Bagram Airfield was built by the Soviet Union in the 1950's. It was during the early period of the Cold War when the United States and the neighboring Soviet Union were spreading political influence in Afghanistan. While the United States was focusing on Afghanistan, the Soviets were strengthening ties with Cuba. In 1959, a year after Afghan Prime Minister Daud Khan toured the United States, U.S. President Dwight Eisenhower landed at Bagram Airfield where he was greeted by King Zahir Shah and Daud Khan among other Afghan officials.

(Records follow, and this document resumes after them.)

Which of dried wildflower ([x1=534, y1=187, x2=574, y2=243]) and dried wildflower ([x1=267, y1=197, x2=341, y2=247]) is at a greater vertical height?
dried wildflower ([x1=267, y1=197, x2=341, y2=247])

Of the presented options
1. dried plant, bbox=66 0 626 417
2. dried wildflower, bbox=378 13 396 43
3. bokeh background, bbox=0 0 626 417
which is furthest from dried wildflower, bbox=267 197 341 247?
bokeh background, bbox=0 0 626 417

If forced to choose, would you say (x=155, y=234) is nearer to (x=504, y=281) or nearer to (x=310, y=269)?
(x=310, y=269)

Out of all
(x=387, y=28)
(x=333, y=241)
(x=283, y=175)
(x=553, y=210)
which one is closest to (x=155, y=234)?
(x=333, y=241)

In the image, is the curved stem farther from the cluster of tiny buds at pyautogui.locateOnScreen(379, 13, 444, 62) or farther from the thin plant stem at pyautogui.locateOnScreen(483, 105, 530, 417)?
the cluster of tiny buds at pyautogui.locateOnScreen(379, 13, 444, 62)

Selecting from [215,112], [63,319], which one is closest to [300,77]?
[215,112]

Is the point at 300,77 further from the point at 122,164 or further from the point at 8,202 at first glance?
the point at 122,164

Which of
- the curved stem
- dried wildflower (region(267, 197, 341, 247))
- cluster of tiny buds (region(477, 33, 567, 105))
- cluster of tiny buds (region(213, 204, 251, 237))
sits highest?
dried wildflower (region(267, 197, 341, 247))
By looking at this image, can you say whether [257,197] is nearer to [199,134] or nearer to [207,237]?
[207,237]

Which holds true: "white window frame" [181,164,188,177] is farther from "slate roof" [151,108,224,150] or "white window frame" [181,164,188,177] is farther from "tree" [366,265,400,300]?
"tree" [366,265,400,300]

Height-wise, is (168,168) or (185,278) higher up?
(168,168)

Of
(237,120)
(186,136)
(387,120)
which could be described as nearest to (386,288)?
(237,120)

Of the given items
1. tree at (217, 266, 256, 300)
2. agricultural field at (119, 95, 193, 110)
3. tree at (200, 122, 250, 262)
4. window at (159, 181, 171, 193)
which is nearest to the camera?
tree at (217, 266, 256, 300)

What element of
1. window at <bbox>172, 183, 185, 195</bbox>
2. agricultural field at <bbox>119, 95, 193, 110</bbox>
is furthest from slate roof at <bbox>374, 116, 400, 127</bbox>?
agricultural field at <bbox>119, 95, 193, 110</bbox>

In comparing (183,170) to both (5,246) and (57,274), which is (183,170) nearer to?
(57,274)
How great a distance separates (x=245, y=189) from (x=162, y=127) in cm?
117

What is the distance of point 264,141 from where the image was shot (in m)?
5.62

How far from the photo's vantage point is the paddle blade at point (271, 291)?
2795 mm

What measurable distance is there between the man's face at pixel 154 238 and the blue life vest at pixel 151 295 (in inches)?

In 1976, the original runway 10000 ft, was built. The airport at Bagram was maintained by the Afghan Air Force (AAF) with some support from the United States. During the 1980s Soviet–Afghan War, it played a key role, serving as a hub for the Limited Contingent of Soviet Forces in Afghanistan operations and a base for its troops and supplies. Bagram was also the initial staging point for the invading Soviet forces at the beginning of the conflict, with elements of two Soviet Airborne Troops' divisions being deployed there. Aircraft based at Bagram, including the 368th Assault Aviation Regiment flying Su-25s, provided close air support for Soviet and Afghan troops in the field. The 368th Assault Aviation Regiment was stationed at Bagram from October 1986 to November 1987.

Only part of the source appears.